IL COLLEGIO DEI REVISORI DEI CONTI

L’assemblea può nominare il Collegio dei Revisori dei Conti, composto di tre membri effettivi e due supplenti scelti tra persone iscritte sia all’Albo dei Dottori Commercialisti che dei Revisori dei Conti durano in carica tre esercizi con la possibilità di essere rieletti.

Il Collegio provvede alla nomina del proprio Presidente nel corso della prima riunione.

All’atto dell’elezione l’Assemblea determina il compenso peri Revisori dei Conti.

Al Collegio la vigilanza della gestione ed il controllo contabile dell’Associazione.

Il Collegio dei Revisori dei Conti deve redigere una relazione di accompagnamento al bilancio preventivo consuntivo ogni anno, almeno quindici giorni prima della data fissata per l’Assemblea.

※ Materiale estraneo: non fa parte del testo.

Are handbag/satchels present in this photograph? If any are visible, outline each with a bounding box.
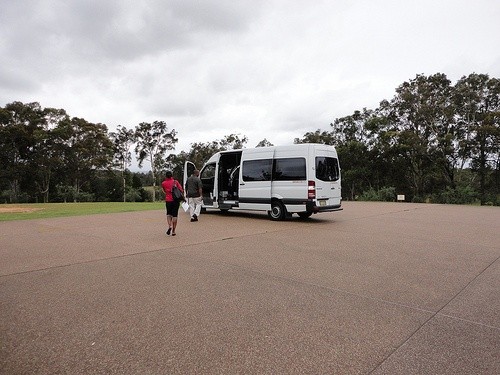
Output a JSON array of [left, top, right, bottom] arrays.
[[172, 179, 185, 203], [186, 193, 190, 198]]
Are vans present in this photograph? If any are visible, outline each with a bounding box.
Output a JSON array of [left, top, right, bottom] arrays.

ART. 10 – RENDICONTO ANNUALE

L’esercizio ha inizio il 1° Gennaio e termina il 31 Dicembre di ogni anno. Eventuali avanzi di gestione conseguiti dall’Associazione andranno ad incrementare il fondo sociale per il perseguimento delle attività futura. E’ vietata la distribuzione anche in modo indiretto degli eventuali utili o avanzi di gestione nonché fondi e riserve durante la vita dell’Associazione, salvo che la destinazione o la distribuzione non siano imposte dalla legge.

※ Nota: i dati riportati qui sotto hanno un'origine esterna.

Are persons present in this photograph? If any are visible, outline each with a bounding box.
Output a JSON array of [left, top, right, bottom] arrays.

ART. 11 – OBBLIGHI PER L’ASSOCIAZIONE

Ai sensi dell’art. 148 T.U.l.R l’Associazione dovrà conformarsi inderogabilmente alle seguenti norme:

a) divieto di distribuire anche in modo indiretto, utili o avanzi di gestione nonché fondi, riserve o capitale durante la vita dell’associazione, salvo che la destinazione o la distribuzione non siano imposte dalla legge;

b) obbligo di devolvere il patrimonio dell’ente, in caso di suo scioglimento per qualunque causa, ad altra associazione con finalità analoghe o ai fini di pubblica utilità, sentito l’organismo di controllo di cui all’articolo 3. comma 190, della legge 23 dicembre 1996, n. 662, e salvo diversa destinazione imposta dalla legge;

c) i soci fondatori. ordinari ed junior hanno uguali diritti e doveri, compresi l’elettorato attivo e passivo; e esclusa espressamente la temporaneità della partecipazione alla vita associativa; i soci fondatori, ordinari e junior hanno diritto di voto singolo per l’approvazione e le modificazioni dello statuto e dei regolamenti;

per la nomina del Consiglio Direttivo dell’Associazione e per l’approvazione del rendiconto annuale;

d) è fatto obbligo di redigere e di approvare annualmente un rendiconto economico e finanziario secondo le disposizioni statutarie;

e) sovranità dell’assemblea dei soci per l’elezione del Consiglio Direttivo, per l’approvazione del rendiconto annuale, per le modifiche statutarie e regolamentari; ogni socio deve essere portato a conoscenza delle convocazioni assembleari, delle relative deliberazioni e dei rendiconti da approvare e approvati: lo statuto detta I criteri di ammissione ed esclusione dei soci.

f) la quota associativa è intrasmissibile ed è non rivalutabile.

– Per tutto quanto non espressamente previsto nel presente statuto valgono le norme in materia.